The vast majority of the songs here fit the over-riding themes of girls, beer, pick-up trucks and similar relatively light weight themes. There’s not a lot of drinking and cheating songs overall with titles like Girl Crush, Hey Pretty Girl, Homegrown Honey and Just One Kiss. These are songs designed to appeal to the younger demographic that is courted these days. Nothing particularly wrong with that as that is what the intention was. The party feeling is fairly constant and only the aforementioned Seegers sounds out of place in this company. I would hope, however foolishly that it might cause someone hearing it to investigate him further. Another songs that sound out-of-place is Vince Gill’s Don’t Let Our Love Start Slipping’ Away a song recorded back in 1992 when Gill was a regular visitor to the top end of the charts. Back then the sounds required to do that were different than today.
UK act The Shires have included their song Nashville Grey Skies, a song recorded in Music City that fits right in with the overall feel of the music though celebrating a place outside of Nashville. Like the Shires both Raintown and Ward Thomas are duos from the UK who have tapped into the current county consciousness and sound right at home in this company. The final contribution is UK singer Alan West who delivers the most openly traditional country song here with Comeon Home and he too deserves further investigation.
Of the current Nashville crop Chris Young has the most obviously country voice and there are the definite sounds of pedal steel in the mix. Though that song was released a while back so that may have been lessened these days. The most prominent “country” instrument on many tracks is the sound of a banjo cutting through the heavy drums and rock-lite guitars. Carrie Underwood’s Jesus,Take The Wheel is one of those life story songs that fits with a song writing tradition even if this version is less country sounding overall.

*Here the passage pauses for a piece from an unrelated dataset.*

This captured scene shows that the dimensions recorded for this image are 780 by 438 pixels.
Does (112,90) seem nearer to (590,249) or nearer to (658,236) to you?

The Zac Brown Band entry is Chicken Fried, a jaunty song co-written by Brown that sounds contemporary and appealing. The album closes out with Martina McBride’s One Night. McBride is a veteran singer who has straddled the traditional and pop side of country at different times and has managed to stay in the frame against the newer acts. Overall C2C is a fairly representative sampling of country music as it exists today covering both those acts regularly hitting the charts and those on the fringes who are deserving to share some of the spotlight but likely won’t be let. No one is going to be completely satisfied with this album but it is what it is and as a souvenir of the festival it serves its purpose.